Fulton County epitomizes rural Pennsylvania.
The county is filled with small towns, charming backroads, farm fields and mountains that frame the whole scene. It’s a perfect spot for a country drive.
And that’s just what the folks in Fulton County hope you will do.
Fulton County has stitched together the Frontier Barn Quilt Trail, with 130 painted quilt patterns posted on barns and businesses across the county. It’s a way to explore Pennsylvania’s “best kept secret,” said Mike Crampton, a volunteer with the Fulton County Historical Society, which sponsors the trail.
Crampton and others in Fulton County started the project in 2014 after reading about similar efforts in Ohio. Volunteers reached out to farmers and businesses to see if they would be interested in having a quilt square on their buildings.
Families participating in the program can pick out quilt squares—perhaps an old family pattern—or work with the historical society to choose the appropriate one. The squares are then designed, painted, and placed on buildings.
Quilt squares have to be placed in an area that is visible from the road. Visitors are encouraged to safely pull off the road to view or take pictures of the squares.
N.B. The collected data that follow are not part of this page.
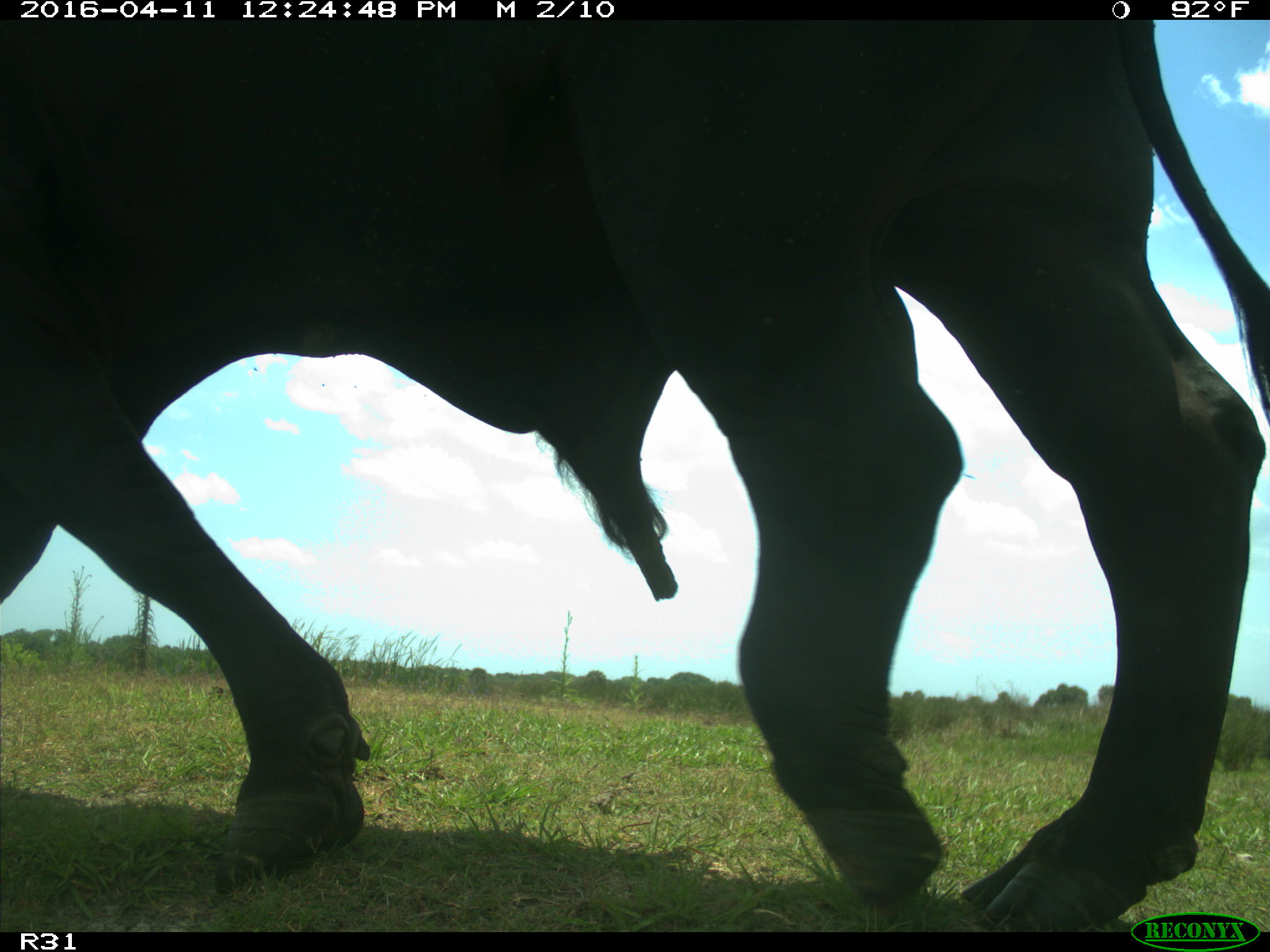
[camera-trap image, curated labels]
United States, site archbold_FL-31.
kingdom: Animalia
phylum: Chordata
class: Mammalia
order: Artiodactyla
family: Bovidae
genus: Bos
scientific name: Bos taurus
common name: domestic cow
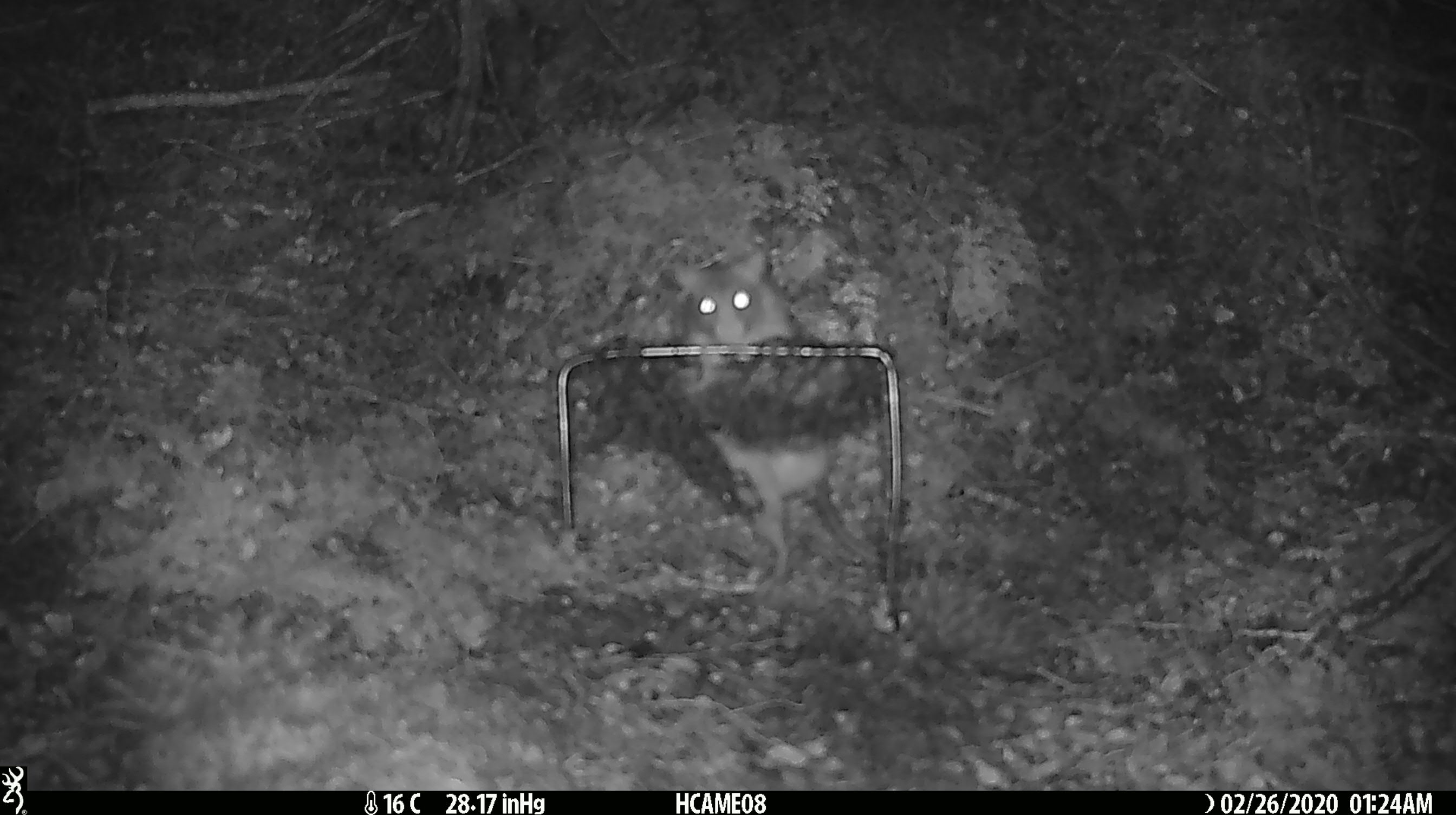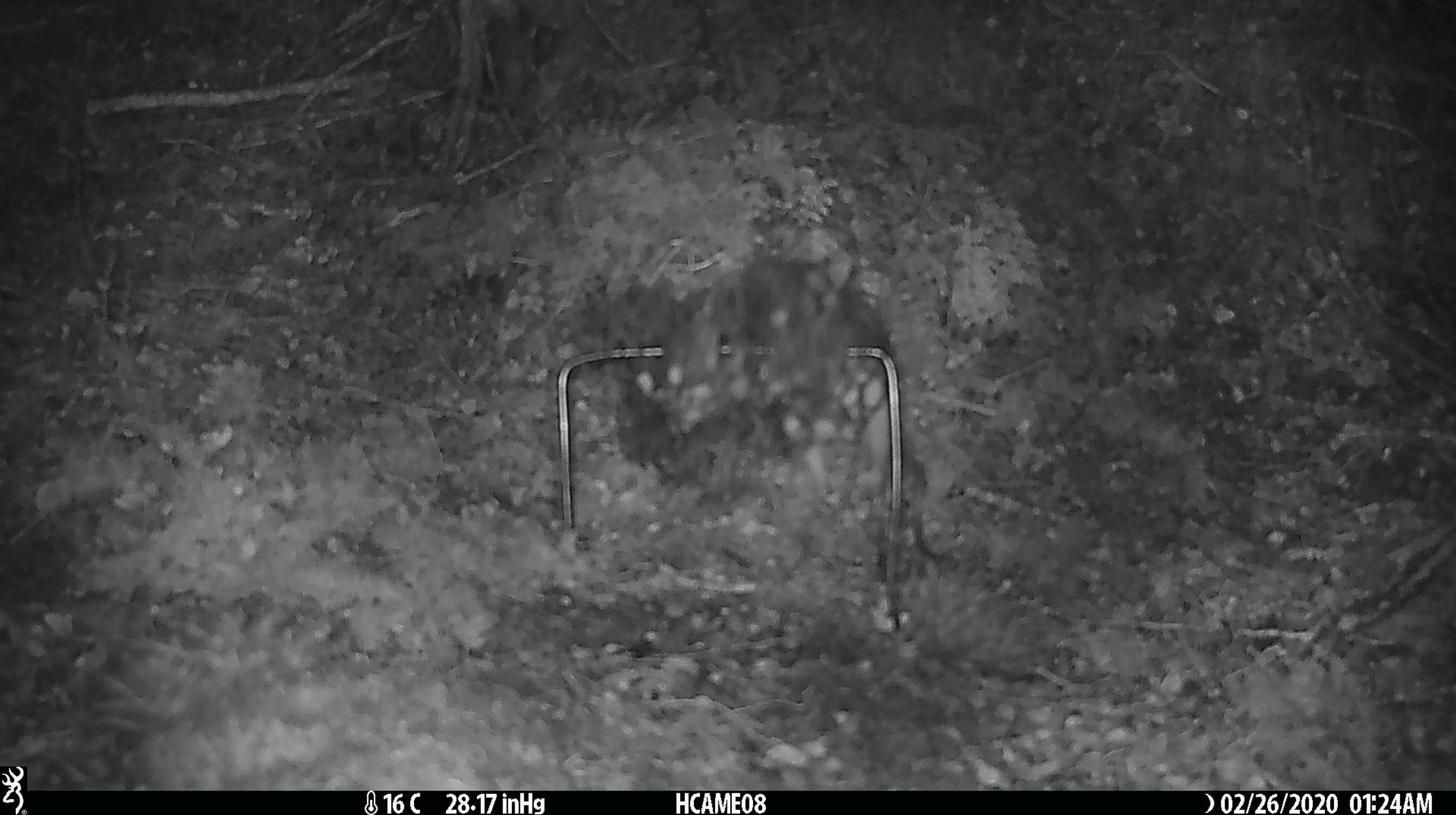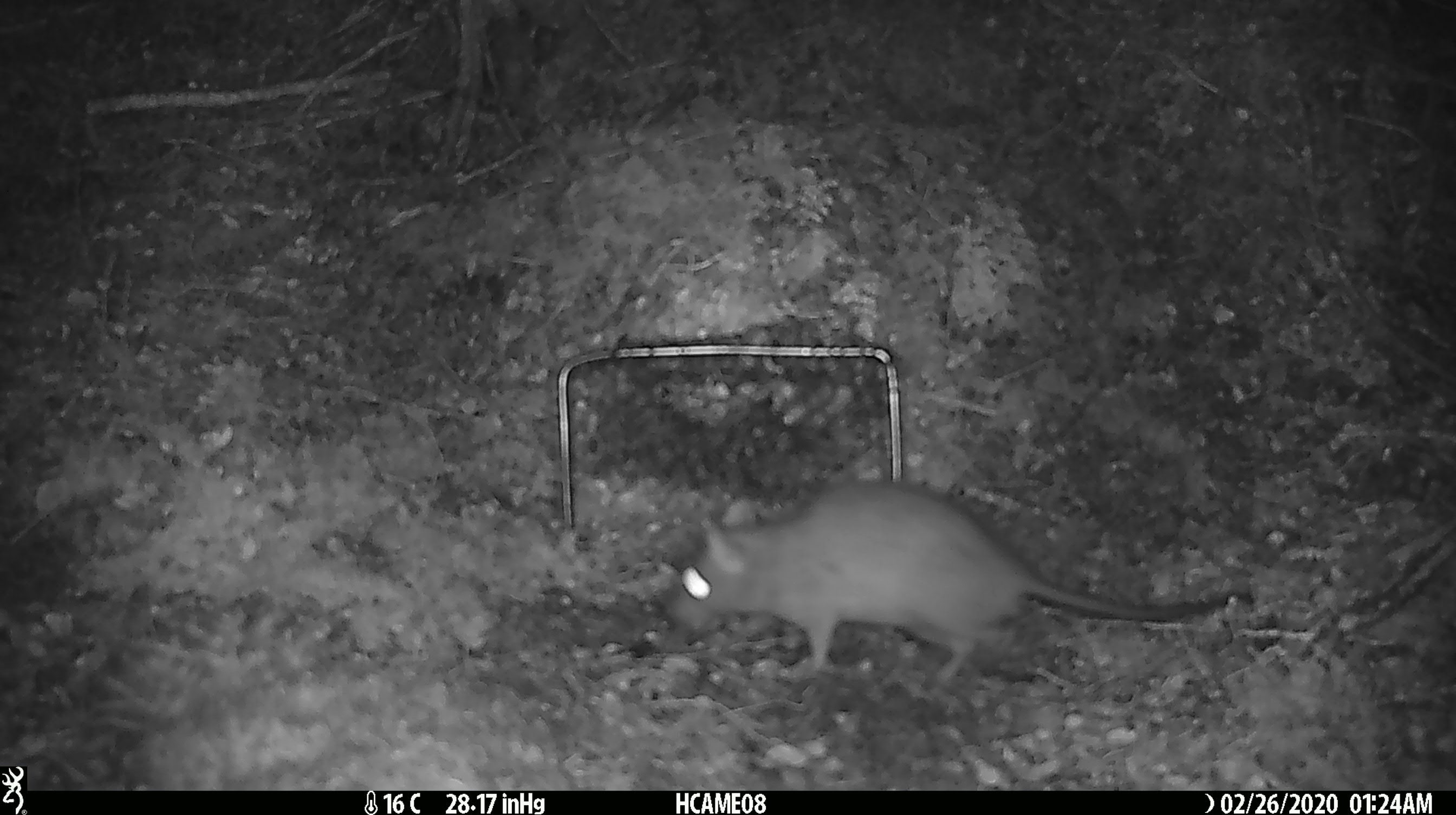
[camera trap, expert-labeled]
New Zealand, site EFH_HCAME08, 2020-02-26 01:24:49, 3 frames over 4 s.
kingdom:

Deb Palmer, whose family owns a dairy farm in the county, has two quilt squares on buildings they own. One depicts butter churning—they are dairy farmers after all—while the other is a cross pattern with the letter “P” in the middle.
“This is a great project. It has really taken off and people have an interest in it,” Palmer said. “They are interesting to drive around and look at.”
Palmer appreciates the way they look on buildings and barns across the county.
“I think the older looking the building, the better the quilts look,” she said.
Fulton County—a long and narrow county along the Maryland border—has put together several different driving suggestions for people to visit the quilt squares. Seeing each one would be a several-day endeavor, Crampton said.
But all the driving through the county would give visitors a fantastic introduction to what Fulton County has to offer.
“It’s a large agriculture area, with beautiful rolling, scenic hills,” Crampton said. “We call it Pennsylvania’s best kept secret.”